▶ [WHAT YOU NEED TO DO]:
1. In the rail trip account, why was a Coaster train running on a Sunday with an Amtrak staff?
2. Condense the paragraph of the rail trip account that opens "At Escondido, all the E.R.A. Railfans" into a short bulleted list that keeps its main facts.
3. Carry the rail trip account forward from its final sentence.

At Escondido, all the E.R.A. Railfans got off to take Pictures and to catch their Bus again. I switched to the other Train for the 10:33 Westbound Departure. Back through pleasant Towns and Valleys, working our way back down to Sea Level. There is an "Inland Rail Trail" Bike Path following the Route for much of the way. We passed a "Cherimoya Street" (reminiscent of a rich Central American Fruit), and saw somebody's BackYard Peacock.

At Oceanside, there was a MetroLink Train with a Front-Runner Car from Utah. I was expecting the 11:33 Southbound SurfLiner, which was nowhere to be seen. While calling Julie to inquire, they announced that a Special Run would be coming through, going only as far as Solana Beach. "No San Diego Passengers are to get on Board!". Surprisingly, the Train that arrived was a Coaster (the Coaster Commuter Train does not run on Sundays), but the Staff were all Amtrak. It turns out that they were borrowing the Equipment for a Special Run for the Horse Races at Del Mar. I asked if maybe I could ride to Solana Beach, and then transfer back to the regular Surfliner when it came along. The Conductor said, "Better than that, just get on board and we'll take you to San Diego!"

▶ [STORED DATA]:

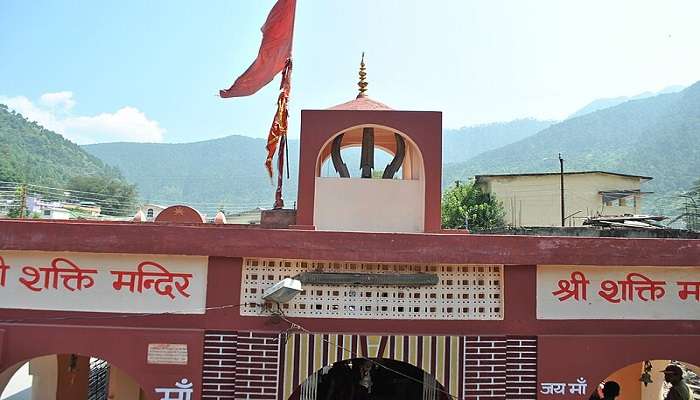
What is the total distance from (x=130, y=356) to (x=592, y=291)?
506 cm

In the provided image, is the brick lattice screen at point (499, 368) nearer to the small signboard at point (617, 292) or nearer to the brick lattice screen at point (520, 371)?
the brick lattice screen at point (520, 371)

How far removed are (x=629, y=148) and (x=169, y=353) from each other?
480 ft

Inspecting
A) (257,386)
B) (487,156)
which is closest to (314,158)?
(257,386)

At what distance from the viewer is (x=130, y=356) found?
17.8 ft

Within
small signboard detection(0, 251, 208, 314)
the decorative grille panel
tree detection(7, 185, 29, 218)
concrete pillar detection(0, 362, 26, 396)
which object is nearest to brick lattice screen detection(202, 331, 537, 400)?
the decorative grille panel

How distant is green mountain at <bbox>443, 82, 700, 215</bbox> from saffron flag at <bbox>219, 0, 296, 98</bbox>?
77.6 metres

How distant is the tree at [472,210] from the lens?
34000mm

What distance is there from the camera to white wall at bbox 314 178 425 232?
673 cm

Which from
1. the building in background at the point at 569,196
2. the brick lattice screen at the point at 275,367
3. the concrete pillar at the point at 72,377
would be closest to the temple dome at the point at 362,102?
the brick lattice screen at the point at 275,367

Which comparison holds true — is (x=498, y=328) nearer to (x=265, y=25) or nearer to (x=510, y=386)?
(x=510, y=386)

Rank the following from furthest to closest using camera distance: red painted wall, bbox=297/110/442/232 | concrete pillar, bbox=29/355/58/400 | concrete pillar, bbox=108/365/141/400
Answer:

▶ [RESULTS OF THE EXERCISE]:
1. Amtrak was borrowing the Coaster equipment for a special run for the horse races at Del Mar.

2.
- At Escondido, the E.R.A. railfans got off to take pictures and catch their bus again.
- The writer switched to the other train for the 10:33 westbound departure.
- The ride went back through pleasant towns and valleys, down to sea level.
- An "Inland Rail Trail" bike path follows much of the route.
- Sights along the way included a "Cherimoya Street" and a backyard peacock.

3.
This was my first ride on a Coaster, regular two-level Commuter-Style Equipment but with No Luggage Racks of any kind. After a beautiful run along the Beach and through the several coastal communities (including Carlsbad and Leucadia), we stopped at Solana Beach, where all the rowdy Race Fans got off. On the whole train, there were maybe five people continuing on for a nice, quiet ride to San Diego, where the Train would be parked for the Day. Past Del Mar there were views of the Point at La Jolla, and of the Torrey Pines on their Hill overlooking the Lagoon. We turned inland and climbed up through the MiraMar Marine Air Station, then back down the Canyons towards Mission Bay (with good views). We pulled into San Diego in good time (well ahead of the Regular SurfLiner, which had been delayed).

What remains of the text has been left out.